Lisa K. · July 7, 2006 - 21:23 EST #174
I'm trying to find a free computer program that allows songs that have been burned to repair sound quality. My cousin made a CD by recording herself and the sound quality is horrible, song is nice, but to many back ground noises and other sounds. Would like to find a program that can reduce or remove the unwanted sounds. Pls assist. Thanks for your help
Joanie · October 11, 2006 - 09:51 EST #175
I used Memorex CD-R's to burn 80 minutes worth of songs from ITunes, however, even though it says they downloaded only three songs play at a time. I tried this three times with different CD's and songs.
ATPM Staff · October 11, 2006 - 10:36 EST #176
Joanie - having a little trouble understanding your problem, and wondering if you can explain with a little more detail. What do you mean by "only three songs play at a time?" What type of CD are you burning (audio or data)? What type of CD players are you using (car, home stereo, computer)?
Joanie · October 11, 2006 - 10:47 EST #177
The cd just says CD-R recordable. I am using ITunes on the computer. The program says the songs have downloaded and they are listed, when I try to play them back on the computer and in the car, only the first three sons will play.
ATPM Staff · October 11, 2006 - 11:06 EST #178
Joanie - when I asked what type of CD, I included (audio or data). That's a setting in the iTunes preferences.
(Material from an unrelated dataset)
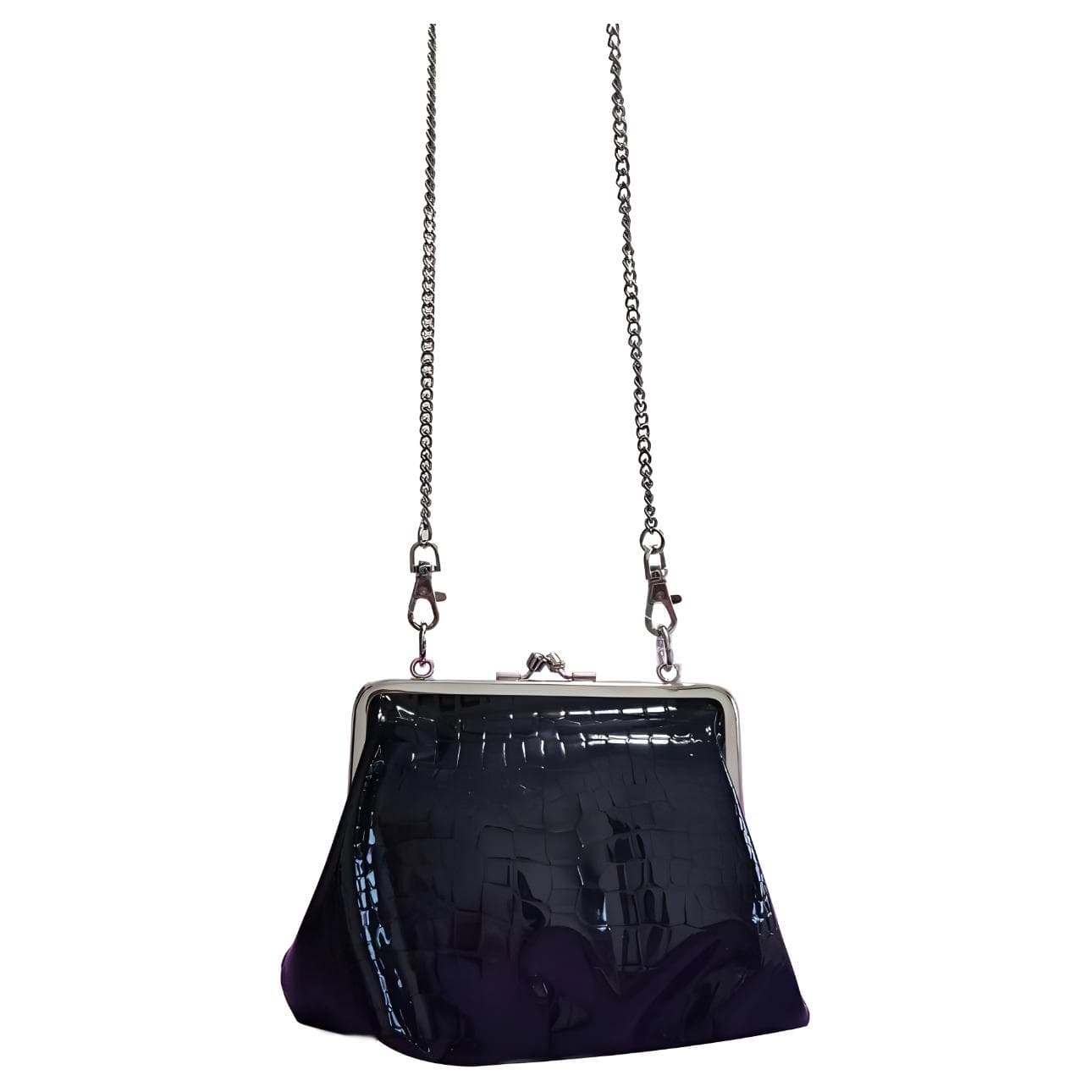 Сумка Vivienne Westwood - изображение 2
ATPM isn't uniquely qualified to assist in this matter, and we only have some general suggestions. Normally, we'd be quick to say that older car CD players may have trouble with recordable CDs. I, too, have encountered instances where the first few tracks will play, but the rest the CD laser head moves outward on the disc, it becomes increasingly unreadable.

But you said it isn't playing on the computer either—assuming you've even tried playing it on the same computer on which you burned the disc. Have you successfully burned other CDs with other programs on that computer? Is it possible the CD drive is faulty?
Joanie · October 11, 2006 - 11:51 EST #179
Sorry, I'll have to check the setting in ITunes when I get home. Yes, My son has made CD's successfully on the same computer in the past, and the car is new. Perhaps I should try a different type of CD? I understand if you cannot help resvole the problem. I appreciate your input and comments thus far.
ATPM Staff · October 11, 2006 - 12:38 EST #180
A different brand of CD could be the case...or maybe you just got a defective batch. That's happened to me once before.

In iTunes preferences, check the Advanced section under the Burning tab and you'll find the settings for what type of CD you want to burn. Make sure it's set for Audio CD. To be safe, leave the Gap Between Songs at 2 seconds, and uncheck the Sound Check and CD Text options. You may also try lowering the preferred speed from Maximum Possible to 24X. Doing a slower burn has often solved people's trouble.